JOB 1:
Name each NFL team listed in the career history of the Trysten Hill article.
JOB 2:
Please copy word for word the part of the Trysten Hill article that opens with the words containing "Awards and highlights" and closes with "player (born 1998)".

Trysten Hill

Profile
- Position: Defensive tackle

Personal information
- Born: March 25, 1998 (age 28) Lee, Florida, U.S.
- Listed height: 6 ft 3 in (1.91 m)
- Listed weight: 310 lb (141 kg)

Career information
- High school: Suwannee (Live Oak, Florida)
- College: UCF (2016–2018)
- NFL draft: 2019: 2nd round, 58th overall pick

Career history
- Dallas Cowboys (2019–2022); Arizona Cardinals (2022); Cleveland Browns (2023)*; New England Patriots (2023–2024); Indianapolis Colts (2024)*;
- * Offseason or practice squad member only

Awards and highlights
- National Champion (2017); Second-team All-AAC (2017);

Career NFL statistics as of Week 3, 2024
- Total tackles: 39
- Sacks: 1.5
- Stats at Pro Football Reference

= Trysten Hill =

American football player (born 1998)

Trysten Hill (born March 25, 1998) is an American professional football defensive tackle. He played college football for the UCF Knights, and was selected in the second round of the 2019 NFL draft by the Dallas Cowboys.

==Early life==
Hill attended Suwannee High School in Live Oak, Florida, where he played as a defensive end. As a junior, he contributed to the team reaching the state semifinals and received All-area honors.

As a senior, he helped the team reach the FHSAA 5A regional finals and received Florida Class 5A All-State first-team honors. He was rated as a three-star recruit prospect, per ESPN.

INFORMATION SHOWN:
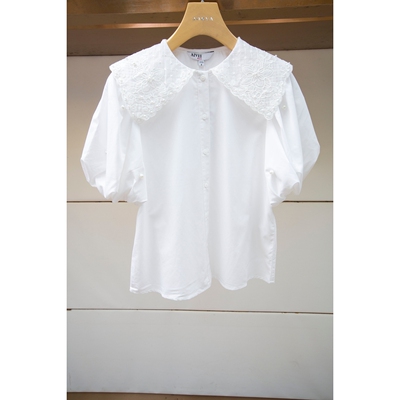 专柜正品春夏时尚甜美P0160003-D艾薇上衣1280元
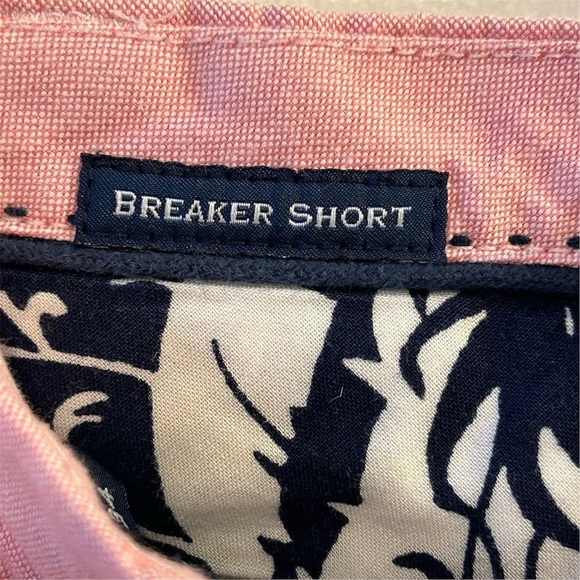 Vineyard Vines Men's Pink Chino Breaker Shorts Size 34 Casual Preppy Style - Picture 5 of 8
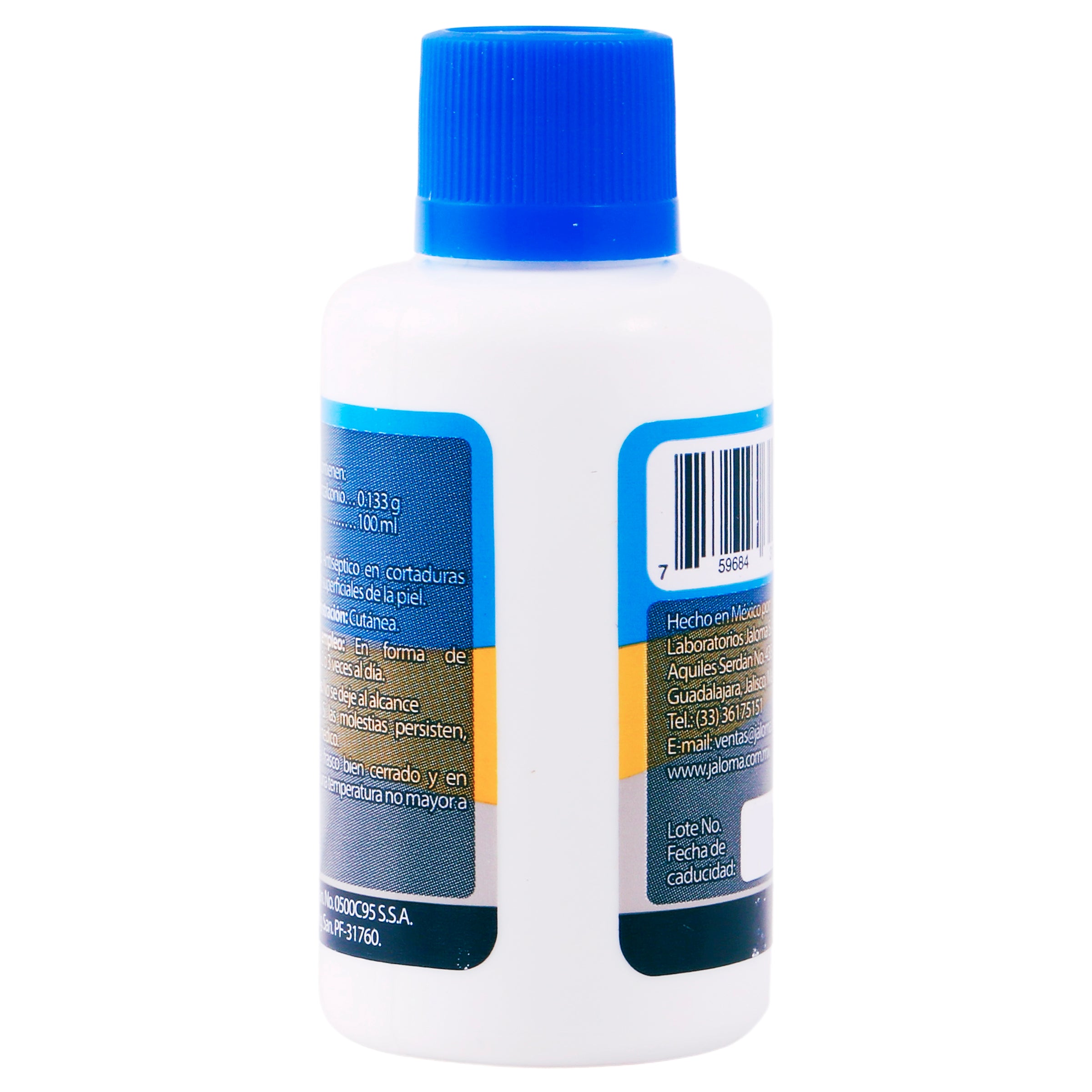 Mertodol Blanco Con Aplicador Jaloma 40 Ml-7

EXERCISE ANSWER 1:
Dallas Cowboys
Arizona Cardinals
Cleveland Browns
New England Patriots
Indianapolis Colts

EXERCISE ANSWER 2:
Awards and highlights
- National Champion (2017); Second-team All-AAC (2017);

Career NFL statistics as of Week 3, 2024
- Total tackles: 39
- Sacks: 1.5
- Stats at Pro Football Reference

= Trysten Hill =

American football player (born 1998)